Your tasks
#1 Using the passage on the history of underwear below, explain in one to three sentences why the front flap on men's braies became necessary, and what it led to.
#2 Decide whether each statement agrees with the passage on the history of underwear below. Answer yes or no for each, quoting the deciding words of the passage.
(a) Mary Phelps Jacob earned a large fortune by selling her bra patent.
(b) The loincloth was originally worn as outerwear in warm climates.
(c) Braies grew longer as chausses grew longer.
Begin Selected text
According to the internet, October 13th is National No Bra Day in America. This is quite the leap from where women came from. November 3rd, 2014, marked the 100th anniversary of the brassiere patent. Mary Phelps Jacob, a New York socialite, had actually invented the bra by accident the year before, when her whalebone corset simply wouldn’t do under her sheer evening gown.
Woman Wearing Corset, Brushing Her Hair, Half-Length Portrait, Standing, Facing Front. ca. 1899. Image retrieved from the Library of Congress
Jacob employed a pair of silk handkerchiefs and some silk ribbon instead, and undergarment history was made. Although Jacob briefly manufactured her “Backless Brassiere” under the business name of Caresse Crosby, the appeal of being an undergarment mogul soon paled.
What’s a girl to do?
She sold her patent to the Warner Brothers Corset Co. in Connecticut for $1,500. Warner, which would develop the “alphabet” system for bra cup sizes (A, B, C, D) in 1935, made some $15 million from Jacob’s invention over the next 30 years.
Fashion show at the Wells Shop, a store specializing in corsets, brassieres, hats, and bonnets, at 1331 G Street, N.W., Washington, D.C. 1921. Image retrieved from the Library of Congress.
Jacob was hardly the first underwear innovator motivated more by comfort and style than profit. What to wear under our clothes (or sometimes instead of clothes) has presented a challenge since the invention of clothes. The earliest underwear, the loincloth, was originally worn as outerwear in warm climates.
Hunkpapa chief, full-length portrait, standing, facing front, wearing loincloth, in front of painted backdrop. Retrieved from the Library of Congress.
Leather loincloths have been found dating back 7,000 years, and Egypt’s King Tut (1341 BCE to 1323 BCE) was buried with multiple linen loincloths. Men continued to wear loincloths in ancient Greece, though by Roman Empire times it had evolved to a shorts-like subligaculum.
Female athletes wore a short subligaculum plus an upper strophium, an outfit that would pass for a bikini on today’s beaches.
In the colder climes of northern Europe during the Middle Ages, people discovered the benefits of “layering” and underwear became less interchangeable with outerwear.
Men adopted a loose sort of trousers called braies, which were laced and tied around the waist and at mid-calf. Originated by Celtic and Germanic tribes, braies got covered by other clothes and worn as underwear in the Middle Ages. They became shorter as chausses—originally leg armor and later, woolen leggings—became longer.
Eventually, form-fitting hose took braies’ place. Given the complexity of getting into and lacing up a man’s braies, a buttoned or tied front flap was essential for answering the call of nature. This led to the codpiece, worn on the outside, which Henry VIII of England famously padded—leading to a 16th-century fad of ever-larger codpieces.
End Selected text
Begin Data section
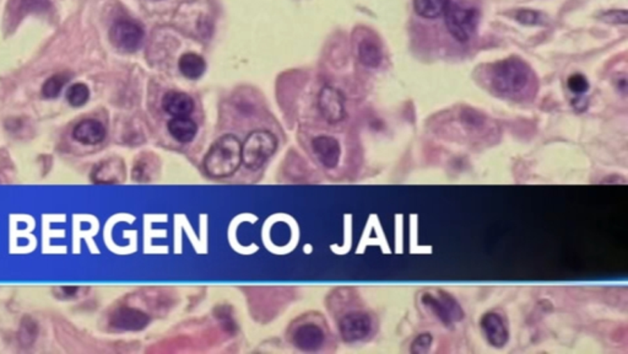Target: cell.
<instances>
[{"label":"cell","instance_id":"e0dca14e","mask_svg":"<svg viewBox=\"0 0 628 354\" xmlns=\"http://www.w3.org/2000/svg\"><path fill=\"white\" fill-rule=\"evenodd\" d=\"M178 68H180V73L183 74L186 78L196 80L205 73L206 63L201 56H198L196 53H185L180 58Z\"/></svg>","mask_w":628,"mask_h":354},{"label":"cell","instance_id":"d4e9b609","mask_svg":"<svg viewBox=\"0 0 628 354\" xmlns=\"http://www.w3.org/2000/svg\"><path fill=\"white\" fill-rule=\"evenodd\" d=\"M599 17L605 22L609 24H615V25H626L628 22V13L625 9L621 10H609L605 11L603 14H600Z\"/></svg>","mask_w":628,"mask_h":354},{"label":"cell","instance_id":"484cf974","mask_svg":"<svg viewBox=\"0 0 628 354\" xmlns=\"http://www.w3.org/2000/svg\"><path fill=\"white\" fill-rule=\"evenodd\" d=\"M432 336L430 334H418L411 344V352L417 354L427 353L432 346Z\"/></svg>","mask_w":628,"mask_h":354},{"label":"cell","instance_id":"30bf717a","mask_svg":"<svg viewBox=\"0 0 628 354\" xmlns=\"http://www.w3.org/2000/svg\"><path fill=\"white\" fill-rule=\"evenodd\" d=\"M481 328L484 330L486 339H489V344L496 348L505 347L510 339L508 328L505 326L503 318H501L499 314H486L481 320Z\"/></svg>","mask_w":628,"mask_h":354},{"label":"cell","instance_id":"cb8c5ba5","mask_svg":"<svg viewBox=\"0 0 628 354\" xmlns=\"http://www.w3.org/2000/svg\"><path fill=\"white\" fill-rule=\"evenodd\" d=\"M568 88L572 93L582 95L589 90V82L583 74H573L568 78Z\"/></svg>","mask_w":628,"mask_h":354},{"label":"cell","instance_id":"9c48e42d","mask_svg":"<svg viewBox=\"0 0 628 354\" xmlns=\"http://www.w3.org/2000/svg\"><path fill=\"white\" fill-rule=\"evenodd\" d=\"M111 325L124 331H140L148 326L150 318L138 309L119 307L111 315Z\"/></svg>","mask_w":628,"mask_h":354},{"label":"cell","instance_id":"2e32d148","mask_svg":"<svg viewBox=\"0 0 628 354\" xmlns=\"http://www.w3.org/2000/svg\"><path fill=\"white\" fill-rule=\"evenodd\" d=\"M124 178V165L119 160H109L96 167L93 180L98 183H118Z\"/></svg>","mask_w":628,"mask_h":354},{"label":"cell","instance_id":"ffe728a7","mask_svg":"<svg viewBox=\"0 0 628 354\" xmlns=\"http://www.w3.org/2000/svg\"><path fill=\"white\" fill-rule=\"evenodd\" d=\"M69 82L67 74H56L49 79H47L46 83L42 86V94L48 99H56L61 94L64 85Z\"/></svg>","mask_w":628,"mask_h":354},{"label":"cell","instance_id":"4316f807","mask_svg":"<svg viewBox=\"0 0 628 354\" xmlns=\"http://www.w3.org/2000/svg\"><path fill=\"white\" fill-rule=\"evenodd\" d=\"M63 292L65 293V295H74L79 291L77 286H64L62 288Z\"/></svg>","mask_w":628,"mask_h":354},{"label":"cell","instance_id":"9a60e30c","mask_svg":"<svg viewBox=\"0 0 628 354\" xmlns=\"http://www.w3.org/2000/svg\"><path fill=\"white\" fill-rule=\"evenodd\" d=\"M167 127L171 136L180 143H189L198 133V125L189 117H173Z\"/></svg>","mask_w":628,"mask_h":354},{"label":"cell","instance_id":"5b68a950","mask_svg":"<svg viewBox=\"0 0 628 354\" xmlns=\"http://www.w3.org/2000/svg\"><path fill=\"white\" fill-rule=\"evenodd\" d=\"M421 300L425 307L446 325H453L463 320V309L450 294L444 291L425 293Z\"/></svg>","mask_w":628,"mask_h":354},{"label":"cell","instance_id":"8fae6325","mask_svg":"<svg viewBox=\"0 0 628 354\" xmlns=\"http://www.w3.org/2000/svg\"><path fill=\"white\" fill-rule=\"evenodd\" d=\"M75 141L85 146H96L104 139L106 128L96 120H84L79 122L72 130Z\"/></svg>","mask_w":628,"mask_h":354},{"label":"cell","instance_id":"52a82bcc","mask_svg":"<svg viewBox=\"0 0 628 354\" xmlns=\"http://www.w3.org/2000/svg\"><path fill=\"white\" fill-rule=\"evenodd\" d=\"M322 116L329 123H338L345 117V99L338 88L324 86L322 88L318 100Z\"/></svg>","mask_w":628,"mask_h":354},{"label":"cell","instance_id":"603a6c76","mask_svg":"<svg viewBox=\"0 0 628 354\" xmlns=\"http://www.w3.org/2000/svg\"><path fill=\"white\" fill-rule=\"evenodd\" d=\"M37 336V325L32 318H26L22 321L20 330V341L25 346L32 344Z\"/></svg>","mask_w":628,"mask_h":354},{"label":"cell","instance_id":"6da1fadb","mask_svg":"<svg viewBox=\"0 0 628 354\" xmlns=\"http://www.w3.org/2000/svg\"><path fill=\"white\" fill-rule=\"evenodd\" d=\"M242 162V146L237 137L225 134L212 144L204 159V169L212 177H227Z\"/></svg>","mask_w":628,"mask_h":354},{"label":"cell","instance_id":"7a4b0ae2","mask_svg":"<svg viewBox=\"0 0 628 354\" xmlns=\"http://www.w3.org/2000/svg\"><path fill=\"white\" fill-rule=\"evenodd\" d=\"M531 79V70L520 59H505L499 62L492 70V86L499 93L515 95L526 88Z\"/></svg>","mask_w":628,"mask_h":354},{"label":"cell","instance_id":"ba28073f","mask_svg":"<svg viewBox=\"0 0 628 354\" xmlns=\"http://www.w3.org/2000/svg\"><path fill=\"white\" fill-rule=\"evenodd\" d=\"M372 330L371 318L366 313L347 314L340 321V334L345 342H357L366 339Z\"/></svg>","mask_w":628,"mask_h":354},{"label":"cell","instance_id":"3957f363","mask_svg":"<svg viewBox=\"0 0 628 354\" xmlns=\"http://www.w3.org/2000/svg\"><path fill=\"white\" fill-rule=\"evenodd\" d=\"M278 146V139L269 130H254L242 146V162L248 169L257 170L268 162Z\"/></svg>","mask_w":628,"mask_h":354},{"label":"cell","instance_id":"7c38bea8","mask_svg":"<svg viewBox=\"0 0 628 354\" xmlns=\"http://www.w3.org/2000/svg\"><path fill=\"white\" fill-rule=\"evenodd\" d=\"M312 148L317 157L325 167H335L339 162L340 146L339 141L333 137L320 136L314 138L312 141Z\"/></svg>","mask_w":628,"mask_h":354},{"label":"cell","instance_id":"277c9868","mask_svg":"<svg viewBox=\"0 0 628 354\" xmlns=\"http://www.w3.org/2000/svg\"><path fill=\"white\" fill-rule=\"evenodd\" d=\"M444 16L449 33L459 42L469 41L478 26L479 13L474 8L449 3Z\"/></svg>","mask_w":628,"mask_h":354},{"label":"cell","instance_id":"4fadbf2b","mask_svg":"<svg viewBox=\"0 0 628 354\" xmlns=\"http://www.w3.org/2000/svg\"><path fill=\"white\" fill-rule=\"evenodd\" d=\"M162 107L172 117H188L194 109V101L185 93L170 91L164 96Z\"/></svg>","mask_w":628,"mask_h":354},{"label":"cell","instance_id":"ac0fdd59","mask_svg":"<svg viewBox=\"0 0 628 354\" xmlns=\"http://www.w3.org/2000/svg\"><path fill=\"white\" fill-rule=\"evenodd\" d=\"M450 0H414V10L425 19H436L444 14Z\"/></svg>","mask_w":628,"mask_h":354},{"label":"cell","instance_id":"8992f818","mask_svg":"<svg viewBox=\"0 0 628 354\" xmlns=\"http://www.w3.org/2000/svg\"><path fill=\"white\" fill-rule=\"evenodd\" d=\"M109 38L114 47L119 51L133 53L138 51L143 45L144 30L135 21L118 20L111 27Z\"/></svg>","mask_w":628,"mask_h":354},{"label":"cell","instance_id":"d6986e66","mask_svg":"<svg viewBox=\"0 0 628 354\" xmlns=\"http://www.w3.org/2000/svg\"><path fill=\"white\" fill-rule=\"evenodd\" d=\"M359 57L366 67L376 68L382 62L381 48L372 40H363L359 47Z\"/></svg>","mask_w":628,"mask_h":354},{"label":"cell","instance_id":"5bb4252c","mask_svg":"<svg viewBox=\"0 0 628 354\" xmlns=\"http://www.w3.org/2000/svg\"><path fill=\"white\" fill-rule=\"evenodd\" d=\"M294 342L302 351H317L324 342V334L315 325H304L296 331Z\"/></svg>","mask_w":628,"mask_h":354},{"label":"cell","instance_id":"7402d4cb","mask_svg":"<svg viewBox=\"0 0 628 354\" xmlns=\"http://www.w3.org/2000/svg\"><path fill=\"white\" fill-rule=\"evenodd\" d=\"M515 19L523 25L528 26H539L546 25L547 17L540 11L531 10V9H520L515 14Z\"/></svg>","mask_w":628,"mask_h":354},{"label":"cell","instance_id":"44dd1931","mask_svg":"<svg viewBox=\"0 0 628 354\" xmlns=\"http://www.w3.org/2000/svg\"><path fill=\"white\" fill-rule=\"evenodd\" d=\"M88 98H90V90L85 84H74L68 90V102L72 105V107H81L88 102Z\"/></svg>","mask_w":628,"mask_h":354}]
</instances>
End Data section
Replies
#1 Getting into and lacing up a man's braies was complicated, so a buttoned or tied front flap was essential for answering the call of nature. This flap led to the codpiece, worn on the outside.

#2
(a) No: "She sold her patent to the Warner Brothers Corset Co. in Connecticut for $1,500."
(b) Yes: "The earliest underwear, the loincloth, was originally worn as outerwear in warm climates."
(c) No: "They became shorter as chausses—originally leg armor and later, woolen leggings—became longer."